Das Gutachten ist brisant. Denn es stellt die Testierfähigkeit des im Mai verstorbenen Kunsterben Cornelius Gurlitt in Frage. Das bedeutet: Er war seelisch offenbar nicht in der Lage, zu überblicken, was er tat. Und was er entschied, tat er getrieben von Angst - sagt der Gutachter.

Sein Ziel, den vom Vater geerbten Kunstschatz aus Angst vor Nazi-Verfolgern außer Landes zu schaffen, entsprang demnach einem paranoiden Wahn. Nicht diese Krankheit allein nahm Gurlitt die Freiheit der Willensbildung beim Abfassen seines Testaments. Entscheidend war nach Auffassung des Gutachters, dass die Verfolgungsängste mit dem Inhalt seines Testaments zu tun hatten, der Frage also: Wohin mit der milliardenschweren Kunst?

Porträt - Stefan Dege
DW-Kulturredakteur Stefan DegeBild: DW/K. Dahmann

Brisant ist das Gutachten auch, weil es offensichtlich niemand zur Kenntnis nehmen will. Die übergangenen, gesetzlichen Erben nicht, die keinen Erbschein beantragen. Auch das alleinerbende Kunstmuseum Bern nicht, das bisher ebenfalls keinen Erbschein beantragt hat. In Bern hüllt man sich in Schweigen, und wohl aus gutem Grund: So lange kein Nachlassgericht die Gültigkeit des Gurlitt-Testaments überprüft, so lange steht einer Erbschaft nichts entgegen. Damit mag die Erbschaft rechtens sein. Wird sie deshalb richtiger?
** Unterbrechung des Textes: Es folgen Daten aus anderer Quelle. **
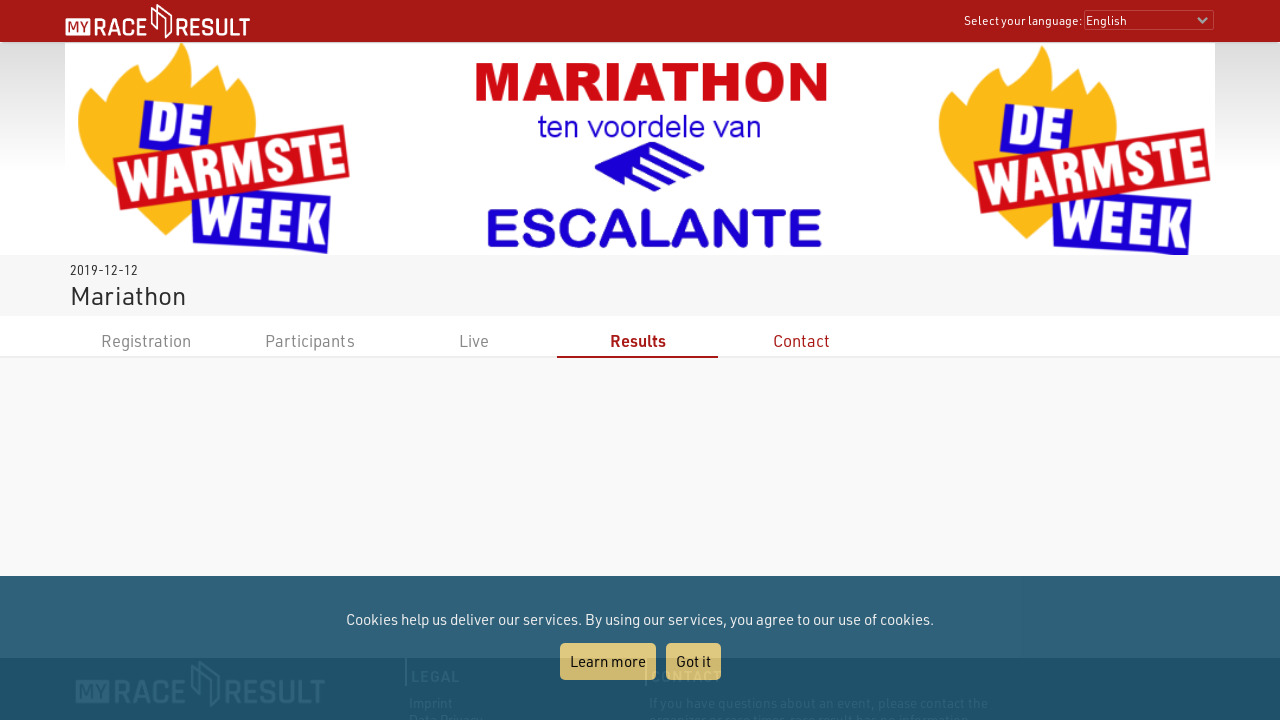

--- FILE ---
content_type: text/css; charset=utf-8
request_url: https://my.raceresult.com/general/header.css?v=v1.0.574
body_size: 4697
content:
table.tableHeader{border:0;font-size:0.75rem;line-height:0.85rem;color:#fff;text-align:left;width:100%;height:42px}@media only screen and (min-width:800px){table.tableHeader{box-shadow:rgba(0,0,0, 0.52) 0 2px 2px -2px}}#tableHeader{position:fixed;top:0;z-index:2000;background-color:#a81815}#divLanguage{padding:10px 1px 1px 0;position:absolute;right:0;top:0;text-align:right}#cboLanguage{background-color:#a81815;color:#fff;padding:1px;margin:0;border-radius:2px;border:1px solid #b74340;box-sizing:border-box;-moz-box-sizing:border-box;-webkit-box-sizing:border-box;box-shadow:none;font-size:0.75rem;width:100%}@media only screen and (max-width:640px){table.tableHeader b.sl{display:none}table.tableHeader select.sl{font-size:16px}#divLanguage{display:none}}#divDotMenu{width:50%;display:none}#divDotMenu > img{width:24px;height:24px;position:absolute;right:8px;top:50%;margin-top:-12px;cursor:pointer}#divDotMenuContent{background-color:#fff;position:fixed;top:0;height:100%;right:-100%;width:100%;z-index:5001;transition:right 0.5s;color:#2c2c2c;font-size:1rem;line-height:1.1rem;overflow:hidden}#divDotMenuContent a{color:#2c2c2c}body.showDotMenu{overflow:hidden}body.showDotMenu #divDotMenuContent{right:0}body.showDotMenu #divDotMenuContent > div.head{background-color:#a81815;height:42px;position:fixed;top:0;left:0;width:100%;z-index:2002}#divDotMenuContent > div.head > div.button{height:42px;width:42px;background-repeat:no-repeat;background-position:right 5px center;display:inline-block;cursor:pointer}#divDotMenuContent > div.head > div.button:nth-of-type(1){background-image:url(/graphics/arrowLeft.svg);background-size:32px 32px;float:left;display:none}#divDotMenuContent > div.head > div.button:nth-of-type(2){background-image:url(/graphics/closeRound.svg);background-size:20px 20px;float:right;margin-right:5px}#divDotMenuContent > div.head > #divDotMenuTitle{width:100%;text-align:center;color:#fff;font-size:1.1rem;padding-top:11px}#divDotMenuContent > div.names{position:absolute;right:0;width:100%;padding-left:10px;padding-right:10px;transition:right 0.5s}#divDotMenuContent > div.names > div{padding-top:12px;padding-bottom:10px;padding-right:36px;border-bottom:1px solid #ccc;background-repeat:no-repeat;background-position:right 5px center;background-image:url(/graphics/arrowRight.svg);background-size:24px 24px;cursor:pointer}#divDotMenuContent > div.names > div:hover{background-color:#eee}#divDotMenuContent.showItem1 > div.names,#divDotMenuContent.showItem2 > div.names,#divDotMenuContent.showItem3 > div.names,#divDotMenuContent.showItem4 > div.names,#divDotMenuContent.showItem5 > div.names,#divDotMenuContent.showItem6 > div.names{right:100%}#divDotMenuContent > div.sections{padding:0 10px;position:absolute;width:100%;right:-100%;top:42px;bottom:0;overflow:auto;-webkit-overflow-scrolling:touch;transition:right 0.5s}#divDotMenuContent > div.sections > div{display:none}#divDotMenuContent.showItem1 > div.sections,#divDotMenuContent.showItem2 > div.sections,#divDotMenuContent.showItem3 > div.sections,#divDotMenuContent.showItem4 > div.sections,#divDotMenuContent.showItem5 > div.sections,#divDotMenuContent.showItem6 > div.sections{right:0}#divDotMenuContent.showItem1 > div.sections > div:nth-of-type(1){display:block}#divDotMenuContent.showItem2 > div.sections > div:nth-of-type(2){display:block}#divDotMenuContent.showItem3 > div.sections > div:nth-of-type(3){display:block}#divDotMenuContent.showItem4 > div.sections > div:nth-of-type(4){display:block}#divDotMenuContent.showItem5 > div.sections > div:nth-of-type(5){display:block}#divDotMenuContent.showItem6 > div.sections > div:nth-of-type(6){display:block}#divDotMenuContent.showItem1 > div.head > div:nth-child(1),#divDotMenuContent.showItem2 > div.head > div:nth-child(1),#divDotMenuContent.showItem3 > div.head > div:nth-child(1),#divDotMenuContent.showItem4 > div.head > div:nth-child(1),#divDotMenuContent.showItem5 > div.head > div:nth-child(1),#divDotMenuContent.showItem6 > div.head > div:nth-child(1){display:inline-block}#divDotMenuContent > div.sections > div > div{padding-top:12px;padding-bottom:10px}#divDotMenuContent > div.sections > div > div.link{padding-right:36px;border-bottom:1px solid #ccc;cursor:pointer}#divDotMenuContent > div.sections > div > div.link > a{text-decoration:none}#divDotMenuContent > div.sections > div > div.link:hover{background-color:#eee}#divDotMenuContent > div.sections > div > div.link:last-child{border-bottom:0}@media only screen and (max-width:640px){#divDotMenu{display:block}}div.HomepageHeader{margin-top:1px;width:100%;background-image:url(/graphics/topStart.jpg);height:179px;background-position:center;background-repeat:no-repeat;background-size:cover}@media only screen and (max-width:750px){div.HomepageHeader{height:150px}}@media only screen and (max-width:650px){div.HomepageHeader{height:120px}}@media only screen and (max-width:550px){div.HomepageHeader{height:100px}}@media only screen and (max-width:480px){div.HomepageHeader{height:80px}}

--- FILE ---
content_type: image/svg+xml
request_url: https://my.raceresult.com/graphics/arrowRight.svg
body_size: -21
content:
<svg width="2048" height="2048" viewBox="0 0 2048 2048" xmlns="http://www.w3.org/2000/svg"><path d="M1299 1088q0 13-10 23l-466 466q-10 10-23 10t-23-10l-50-50q-10-10-10-23t10-23l393-393-393-393q-10-10-10-23t10-23l50-50q10-10 23-10t23 10l466 466q10 10 10 23z" fill="#777777" /></svg>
Sinneswandel wirft Fragen auf

Noch im November rief er in die laufende Kamera: "Ich gebe nichts zurück!" Kurze Zeit später einigte sich Gurlitt mit dem Freistaaat Bayern und dem Bund darauf, seine beschlagnahmte Sammlung durch eine Taskforce prüfen zu lassen und Raubkunst an die Nachfahren der jüdischen Vorbesitzer zurückzugeben. Ein Sinneswandel, der Fragen aufwirft.

Wem nützt der Deal? Zum einen dem Schweizer Museum, das mit der sogenannten "Entarteten Kunst" die heiklen Teile der Gurlitt-Sammlung nicht beackern muss. Und kein Franken fließt für die kostspielige Provenienzforschung. Zum andern profitiert die deutsche Politik, die die Sammlung bei einer seriösen Institution in einem neutralen Land aufgehoben weiß. Denn offensichtlich will Deutschland nicht länger das Bild einer Nation abgeben, die lange nach dem Holocaust immer noch mit der Beute dasteht.

Unübersehbar: Das Gutachten lässt Cornelius Gutlitt als alten, vereinsamten, angstbesessenen Menschen erscheinen. Als Mann, der nicht mehr Herr seiner Sinne war und den man aus guten Gründen unter Betreuung gestellt hatte. Wie ist sein Testament zustande gekommen? Das gehört geklärt.